Pierre Alferi, écrivain, fait une scène à Fanny de Chaillé, chorégraphe. Les rôles sont a priori répartis : à lui d'écrire, à elle de mettre en scène. Seulement, comme ses premières amours à elle étaient la poésie sonore, elle va vouloir se mêler du texte, c'est sûr. Et comme lui a horreur de la diction théâtrâle, il est capable de lire et de prétendre la diriger.
Le mécanisme de la scène, dès qu'on s'entre-commande, est fatal. Ce qu'on s'y dit importe peu comparé aux postures qu'on prend et qu'on tente de faire prendre à l'autre.

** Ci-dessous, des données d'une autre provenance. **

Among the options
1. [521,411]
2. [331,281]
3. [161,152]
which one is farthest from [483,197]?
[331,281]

D'abord, le duo infernal ne va donc garder d'un dialogue que l'échafaudage pragmatique : mots, expressions, interjections, tournures, inflexions surtout, inflexions qui sont l'analogue des zigzags d'une lame dans un duel au fleuret, où c'est le/la plus méchant/e qui touche.

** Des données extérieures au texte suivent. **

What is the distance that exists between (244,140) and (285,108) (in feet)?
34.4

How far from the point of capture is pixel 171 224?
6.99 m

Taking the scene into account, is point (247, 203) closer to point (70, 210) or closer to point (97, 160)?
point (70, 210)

Ensuite, ils vont tout de même se dire des choses, mais génériques, comme on s'en dit dans toute scène pourvu qu'elle dure un peu. Ils le feront donc par périphrases, définitions, griefs conceptuels, variétés d'énoncés très creux, mais d'une nocivité prouvée. De toute façon, ce que dira chacun, il l'aura lu sur le corps de l'autre, placardé, tracé d'avance dans sa propre écriture, pour lui interdire de trop jouer.
Enfin, eh bien enfin on n'en sait rien, mais on devine qu'entre l'écrivain en tutu et la chorégraphe au clavier, le temps de trois ou quatre dates, ça risque de bien mal tourner.